There is some controversy around acceptable injection volumes and as often is the case, increased standards are applied to RNAi Therapeutics.  I say this because drugs and drug candidates such as expected mega-blockbuster PCSK9 antibody from Amgen, AMG-145, has been administered at 2ml volumes.  In fact, to achieve once-every-4-week dosing, 6ml (3x2ml) have been administered (see Giugliano et al. 2012).

In light of this, ALN-TTRsc has failed the 1ml test, but 80% are certainly possible with this first-generation GalNAc chemistry.  There is therefore room, and in some cases a competitive need (àcompetition with more potent delivery technologies such as Tekmira’s SNALP LNPs and Arrowhead’s single molecule DPCs) for improvements in GalNAc conjugation technology.    

Second-generation data could indicate progress

In agreement with this, Alnylam is now advertising the ESC second-generation GalNAc and has presented critical non-human primate data for their new development candidates ALN-PCSsc and ALN-AAT.  Non-human primate data are ‘critical’ because the RNAi knockdown observed in monkeys typically closely predicts what will be seen in humans based on the experiences with ALN-PCS (SNALP), ALN-TTR (SNALP), and ALN-TTRsc. 

In interpreting the newly presented data, it should be noted that in the case of ALN-TTRsc, an 80% knockdown was already observed at 2.5mg/kg (and 5mg/kg) in non-human primates, but that this shifted to 5mg/kg in humans.  Numerically a relatively small difference, in practical terms an important one.   

ALN-PCSsc achieved 80% PCSK9 target gene knockdowns at 2mg/kg in a weekly multi-dose study in non-human primates.  This resulted in a highly competitive 60% LDLc lowering in the absence of statins.  Similarly impressive in light of the monoclonal antibody competition was that 80% PCSK9 knockdown and 50-60% LDLc reductions were achieved and sustained for over 3 months (!) when a single dose of 10mg/kg (2x2ml) was given.  Compare this to 57% LDLc lowering with AMG145 in a once-every-4 week regimen in the MENDEL-2 phase III study of AMG145:

-ALN-PCSsc (RNAi): 50-60% LDLc reduction, 2x2ml subcutaneous, once-every-3-months

-AMG145 (monoclonal antibody): 57% LDLc reduction, 3x2ml subcutaneous, once-every-4-weeks (phase III MENDEL-2 monotherapy study)

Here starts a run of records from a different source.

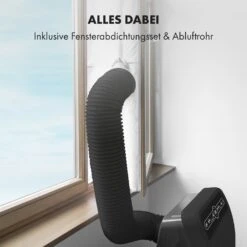 Metrobreeze 9 New York City Mobile Klimaanlage 3-in-1 -Warmekuche Pro Geschaft 10028191 de 0006 logo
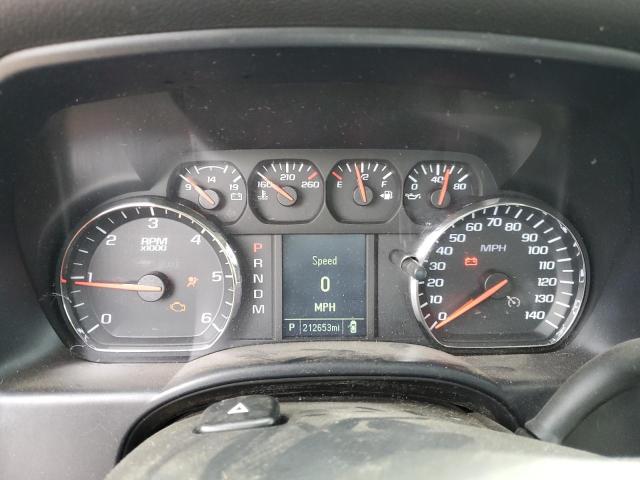 Photo 9 from auction – 2014 CHEVROLET SILVERADO with VIN 3GCUKPEH8EG365533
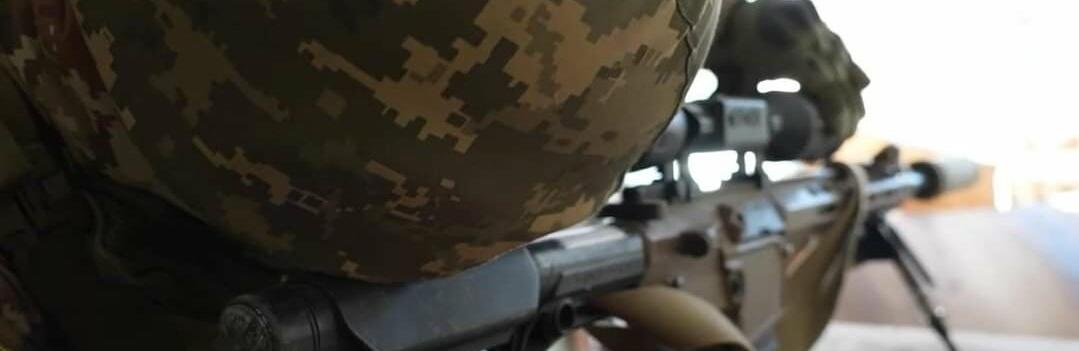 Прикордонники під Бахмутом відбили чотири ворожі штурми 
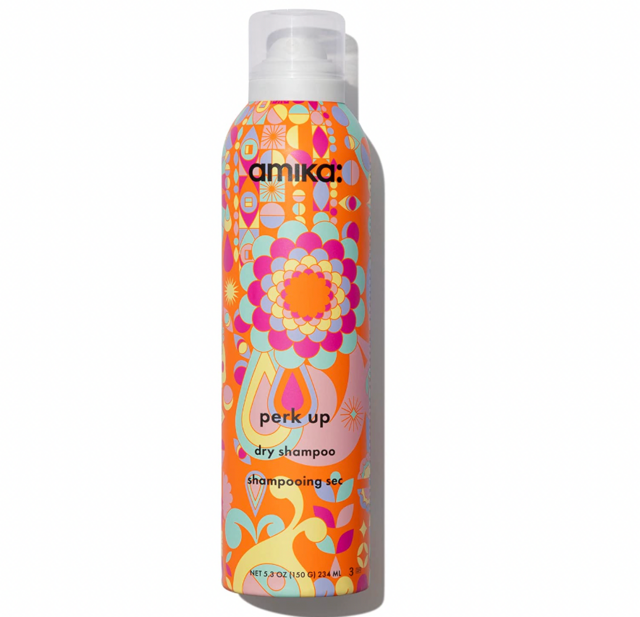 amika perk up talc-free dry shampoo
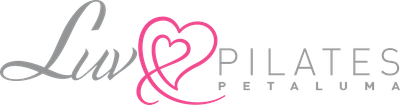 Luv Pilates logo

(Yes, I do keep an eye on cash-rich, sub-$2B market cap The Medicines Company, Alnylam’s licensee for ALN-PCSsc for this reason).

Before I get carried away with all the advantages of the RNAi platform over monoclonal antibodies for even extracellular targets such as PCSK9, in terms of GalNAc improvements, these knockdown results are very much in line with what was seen for TTR in non-human primates. 

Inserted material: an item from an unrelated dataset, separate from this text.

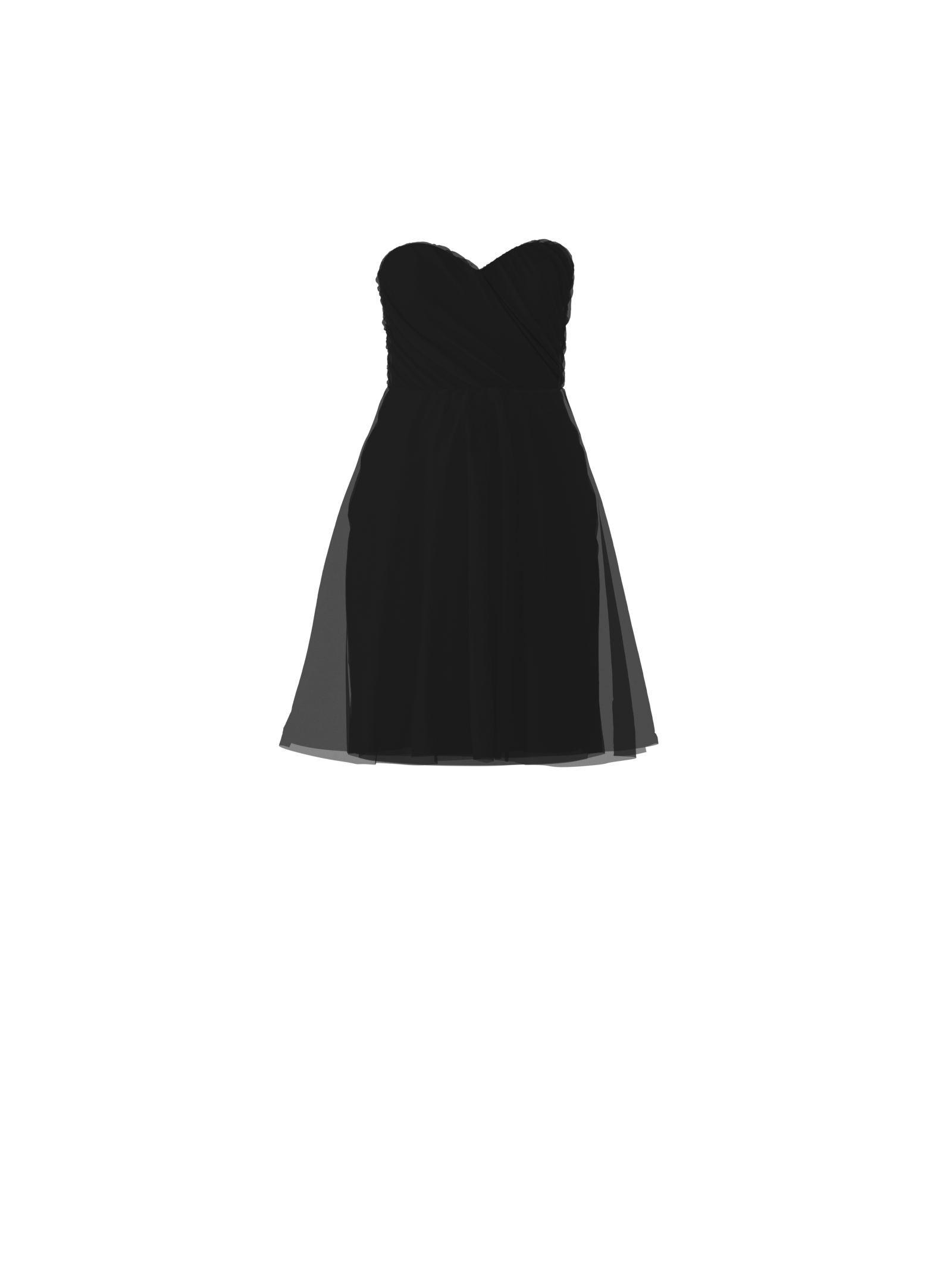 Bodice(Jaycie), Skirt(Carla), black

The same applies for ALN-AAT where a single dose of 3mg/kg translated into a 60% knockdown which, based on TTR and PCSK9, will likely translate into a weekly multi-dose ED80 of 2.0-2.5mg/kg in non-human primates.

However, with the caveat of different half-lives for different target genes, the durability of the PCSK9 knockdown is quite impressive and more than what is typically seen with e.g. SNALP LNPs which have historically utilized minimally modified RNAi triggers.  Such triggers may be turned over more rapidly in liver cells.

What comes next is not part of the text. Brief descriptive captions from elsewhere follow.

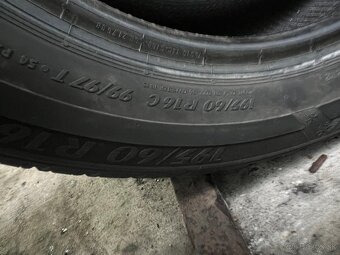 Zimne pneumatiky Matador 195/60R16C - 5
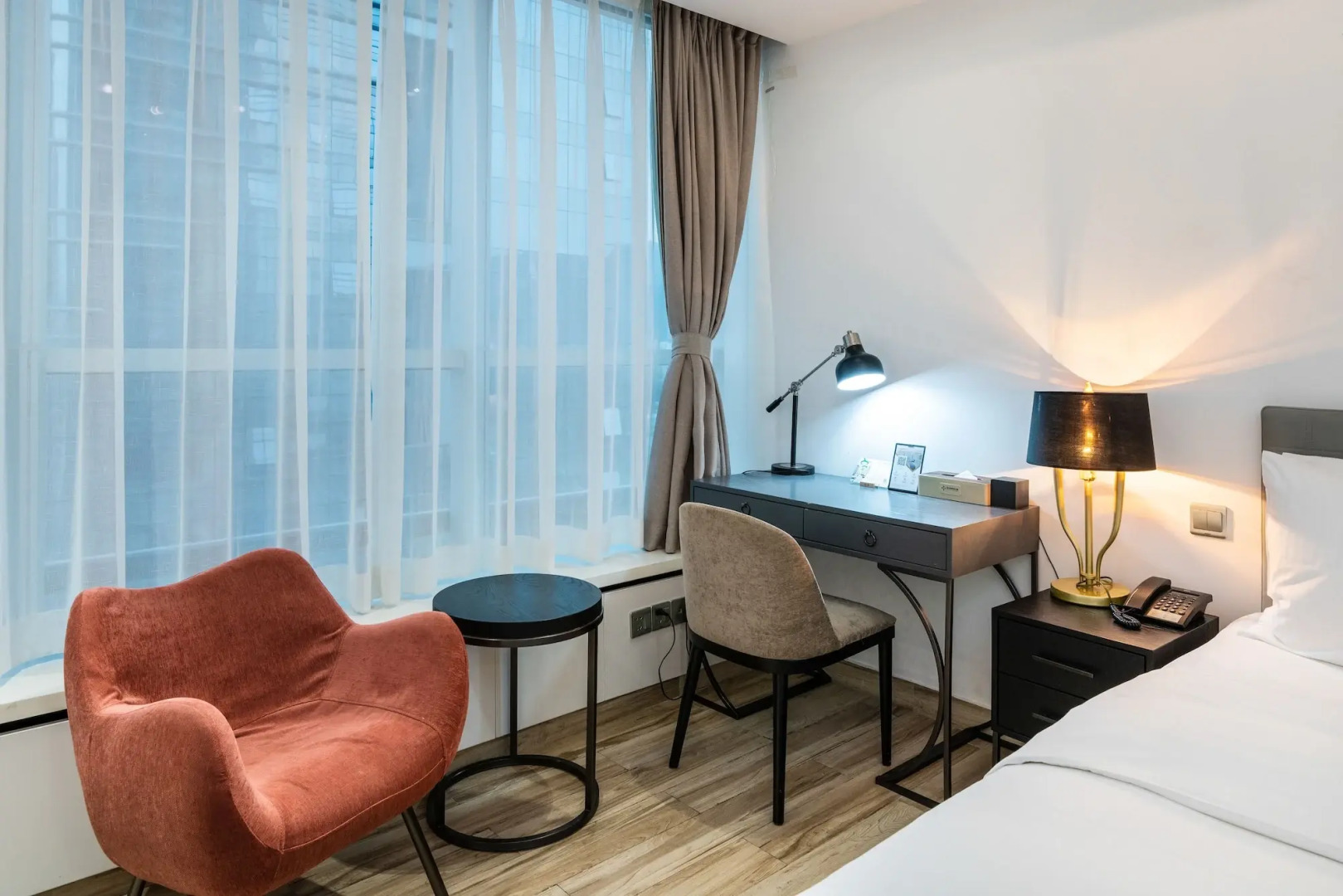 Foto - Golden Central Hotel Serviced Residence-Xin Hao E Du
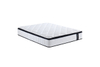 Matelas de l'hôtel top à oreiller avec structure de printemps de poche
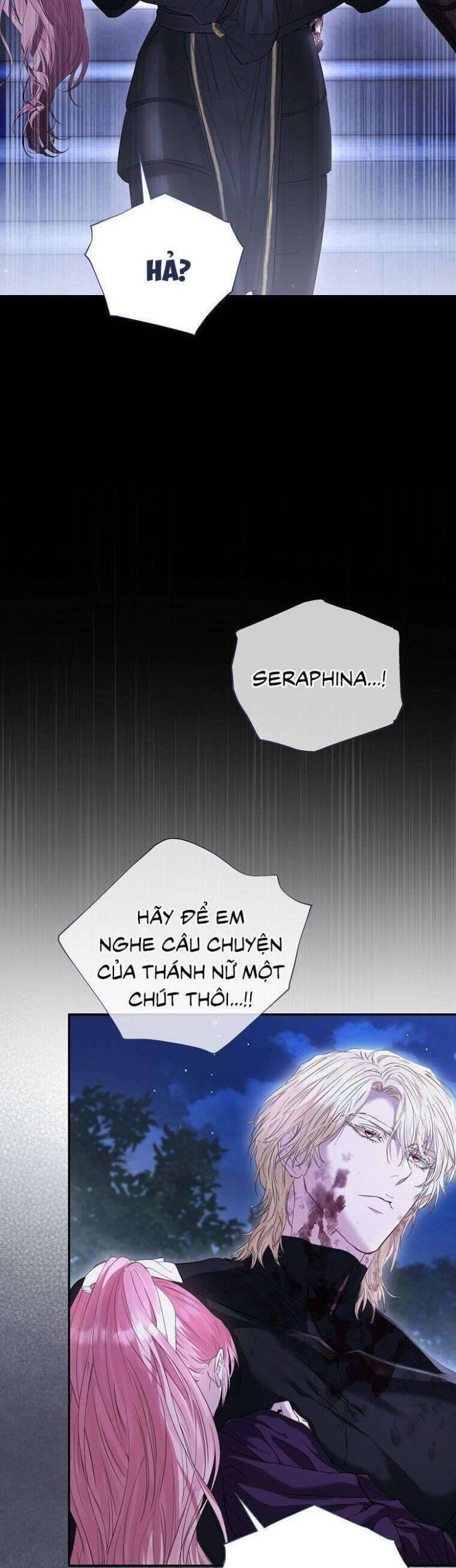 Này Người Chồng Phản Diện, Ngài Ám Ảnh Sai Người Rồi - Page 5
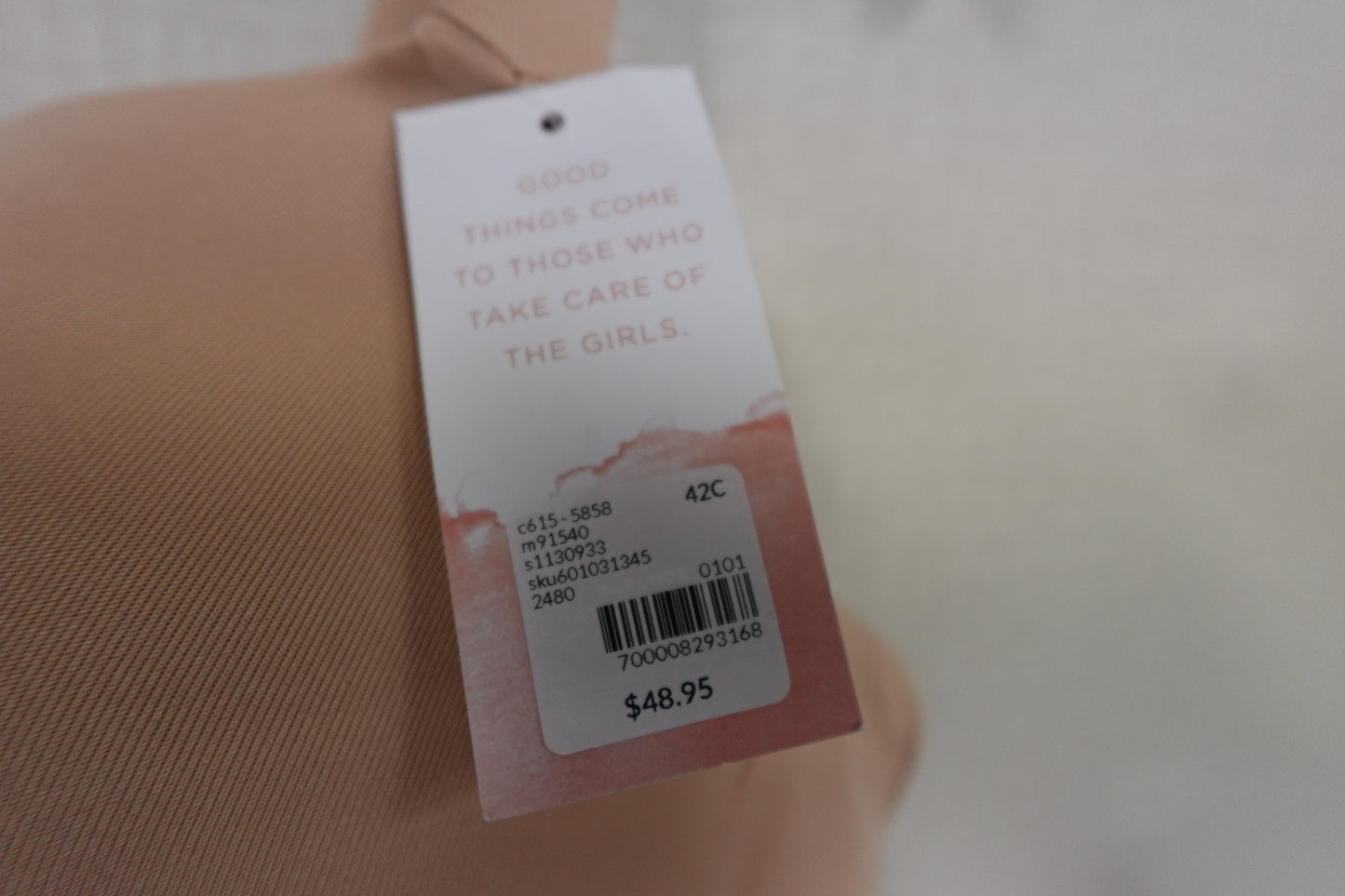 Cacique, Bra, 42C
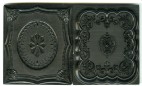 Sixth-Plate Thermoplastic Case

Similarly, the RNAi trigger sequence in the TTR development candidate is an extraordinarily potent one with low single-digit picomolar EC50 potency in tissue culture.  It is therefore possible that equivalent animal potencies have now been achieved with less potent sequences meaning that the underlying delivery technology has improved.

It’s been fascinating to watch the various delivery platforms, and indeed RNaseH antisense, compete over the years and pushing each other to new heights.  In this context, I am anxiously waiting for Arrowhead’s presentation at next week’s TIDES meeting with the intriguing title:  “Next Generation Dynamic Polyconjugates for siRNA Delivery in vivo,”

Market commentary: I remain mostly on the sidelines.  Years ago, these scientific data would have made me jump head-first into the market with me buying all I could in the opening minutes.  These days, however, I view them as ensuring the long-term value of RNAi stocks, but fail to see how they will support share prices in the current, growth-to-value rotating trading environment for more than a trading week or so.  I am therefore speculating on a capitulation event before some of the important clinical data read-outs roll in.